Geoffrey Sutcliff, Kirk’s father, owned and collected rent on upwards of
half the land and buildings in the business district along Virginia City’s
Main Street. Kirk’s mother, Constance, was of a considerably wealthy family
back east, old money as commonly referred to among the gentry of high society.
Between the two family resources, the Sutcliffs numbered among the top five
wealthiest families in the state.
“Good afternoon, Kirk,” Stacy returned the greeting in an ice-cold tone
that sent an involuntary shiver down the length of her father’s spine.
Ben nodded politely.
Kirk fell in step along side the Cartwright daughter. “So, are you an’ your
family going to dance on Saturday night?”
“Yes.”
“Then how’s about lettin’ ME be your escort for a change, instead o’ that
half-breed you’re always hangin’ around with?”
“Pa,” Stacy turned toward her father speaking in that honey-sweet tone that
generally bode no good for the immediate, foreseeable future, “would you
mind holding these for me?”
She didn’t wait for an answer. She placed the mail, and the bag containing
her own purchases into Ben’s outstretched hands, then without further eloquence,
she pivoted, and with the deadly swiftness of a striking rattler, lashed
out, striking Kirk hard on the left cheek. The force of her blow sent the
astonished young man reeling into the street, where he landed ignobly on
his backside.
A dark, angry glare knotted Kirk’s brow. His hand quickly moved toward the
inside pocket of his jacket.
Stacy, however, moved faster, pulling a pearl handled derringer that once
belonged to her mother from her own pocket, and taking deadly aim at a central
point of his anatomy, located directly below the belt buckle. “Don’t even
think about it,” she said in a low, menacing tone.
Kirk blanched.
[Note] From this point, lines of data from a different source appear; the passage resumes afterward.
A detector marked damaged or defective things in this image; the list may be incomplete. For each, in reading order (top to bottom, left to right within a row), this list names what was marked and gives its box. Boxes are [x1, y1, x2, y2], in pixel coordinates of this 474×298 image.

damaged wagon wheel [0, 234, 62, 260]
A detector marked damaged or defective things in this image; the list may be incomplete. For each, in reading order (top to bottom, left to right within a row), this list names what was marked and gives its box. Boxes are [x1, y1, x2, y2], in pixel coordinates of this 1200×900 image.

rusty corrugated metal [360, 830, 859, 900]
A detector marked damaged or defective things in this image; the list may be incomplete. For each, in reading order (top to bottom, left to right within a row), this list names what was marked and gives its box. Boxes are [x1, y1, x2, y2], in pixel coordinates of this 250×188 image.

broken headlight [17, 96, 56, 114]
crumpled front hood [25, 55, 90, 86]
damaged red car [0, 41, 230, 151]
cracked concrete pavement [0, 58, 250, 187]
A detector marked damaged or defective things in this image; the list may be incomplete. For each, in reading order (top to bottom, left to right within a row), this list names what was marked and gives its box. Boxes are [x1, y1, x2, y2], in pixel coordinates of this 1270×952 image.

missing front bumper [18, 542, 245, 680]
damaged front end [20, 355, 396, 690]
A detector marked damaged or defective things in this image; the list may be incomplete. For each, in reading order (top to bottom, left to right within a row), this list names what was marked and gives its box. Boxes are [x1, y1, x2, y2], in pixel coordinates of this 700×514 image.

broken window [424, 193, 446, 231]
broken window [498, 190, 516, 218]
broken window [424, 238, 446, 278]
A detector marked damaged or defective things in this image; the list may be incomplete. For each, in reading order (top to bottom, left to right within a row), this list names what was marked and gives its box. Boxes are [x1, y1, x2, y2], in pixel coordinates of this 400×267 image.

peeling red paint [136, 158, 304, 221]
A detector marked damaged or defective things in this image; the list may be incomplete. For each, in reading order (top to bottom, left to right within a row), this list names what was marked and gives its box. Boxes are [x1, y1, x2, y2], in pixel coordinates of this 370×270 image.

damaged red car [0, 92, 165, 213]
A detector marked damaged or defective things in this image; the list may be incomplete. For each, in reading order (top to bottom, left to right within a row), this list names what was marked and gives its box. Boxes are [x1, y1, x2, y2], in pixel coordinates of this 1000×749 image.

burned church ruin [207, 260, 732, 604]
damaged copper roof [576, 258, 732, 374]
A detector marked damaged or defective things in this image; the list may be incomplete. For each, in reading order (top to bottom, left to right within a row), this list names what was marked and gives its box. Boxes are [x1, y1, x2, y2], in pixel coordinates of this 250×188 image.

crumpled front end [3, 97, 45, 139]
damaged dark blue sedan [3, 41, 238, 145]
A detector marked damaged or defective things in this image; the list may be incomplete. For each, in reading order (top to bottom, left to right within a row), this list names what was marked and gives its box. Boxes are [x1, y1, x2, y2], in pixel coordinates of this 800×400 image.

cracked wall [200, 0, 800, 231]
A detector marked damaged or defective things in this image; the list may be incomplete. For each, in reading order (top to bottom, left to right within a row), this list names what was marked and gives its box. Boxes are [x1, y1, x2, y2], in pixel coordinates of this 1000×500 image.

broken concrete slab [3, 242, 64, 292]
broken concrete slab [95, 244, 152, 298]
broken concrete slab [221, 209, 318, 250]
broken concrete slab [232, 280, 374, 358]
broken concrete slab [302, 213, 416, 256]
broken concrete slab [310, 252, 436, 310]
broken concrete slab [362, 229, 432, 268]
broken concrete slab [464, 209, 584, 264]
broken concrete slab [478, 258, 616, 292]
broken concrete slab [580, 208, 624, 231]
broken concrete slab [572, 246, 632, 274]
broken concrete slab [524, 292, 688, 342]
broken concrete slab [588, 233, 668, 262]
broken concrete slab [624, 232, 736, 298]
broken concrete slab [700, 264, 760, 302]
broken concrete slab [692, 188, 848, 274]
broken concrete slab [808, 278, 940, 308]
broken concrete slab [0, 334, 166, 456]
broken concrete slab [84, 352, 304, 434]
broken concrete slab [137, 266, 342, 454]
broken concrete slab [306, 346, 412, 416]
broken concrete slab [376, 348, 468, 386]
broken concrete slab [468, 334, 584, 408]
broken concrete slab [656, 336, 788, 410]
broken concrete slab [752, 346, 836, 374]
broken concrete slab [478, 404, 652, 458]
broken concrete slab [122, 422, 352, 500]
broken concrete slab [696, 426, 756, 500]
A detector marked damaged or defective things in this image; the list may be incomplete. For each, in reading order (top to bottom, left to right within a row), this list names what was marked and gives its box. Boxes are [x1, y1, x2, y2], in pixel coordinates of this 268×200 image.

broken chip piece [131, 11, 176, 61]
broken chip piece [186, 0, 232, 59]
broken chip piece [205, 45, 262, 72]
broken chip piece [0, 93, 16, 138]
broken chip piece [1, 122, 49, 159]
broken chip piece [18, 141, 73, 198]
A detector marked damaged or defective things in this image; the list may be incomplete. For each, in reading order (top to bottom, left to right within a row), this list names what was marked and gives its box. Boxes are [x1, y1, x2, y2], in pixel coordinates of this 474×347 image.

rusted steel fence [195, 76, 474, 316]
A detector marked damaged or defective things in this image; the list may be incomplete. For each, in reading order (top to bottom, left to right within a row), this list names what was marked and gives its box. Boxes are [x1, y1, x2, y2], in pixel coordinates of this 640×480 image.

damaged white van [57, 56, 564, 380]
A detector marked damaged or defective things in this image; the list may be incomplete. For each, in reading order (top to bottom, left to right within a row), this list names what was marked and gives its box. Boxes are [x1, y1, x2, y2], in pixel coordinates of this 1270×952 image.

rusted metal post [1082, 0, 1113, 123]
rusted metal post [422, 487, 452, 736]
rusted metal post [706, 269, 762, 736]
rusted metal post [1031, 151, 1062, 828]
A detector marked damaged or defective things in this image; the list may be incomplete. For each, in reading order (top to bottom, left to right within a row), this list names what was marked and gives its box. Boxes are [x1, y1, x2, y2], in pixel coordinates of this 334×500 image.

His eyes went round with sheer horror.
“If I EVER hear you refer to Jason O’Brien, his sisters, OR his nephews
by that particular turn of a phrase again, so help me, I WILL hurt you so
badly, you’ll be singing soprano in the church choir again,” Stacy said,
her eyes smoldering with white hot fury. “Do I make myself clear?”
“Cuh-cuh-cuh, uuhhh, clee, clee . . . . ”
Stacy accepted Kirk’s terrified babbling for an affirmative. “Be thankful
you didn’t say that in front of Jason,” she added in a cold tone, as she
returned the derringer once more to the pocket of her jacket. “HE wouldn’t
have let you off with a warning.”
“Muh, muh, muh—Mister C-Cartwright, are you gonna l-let her guh-guh-guh
get away w-with . . . . aren’t you gonna . . . ?!”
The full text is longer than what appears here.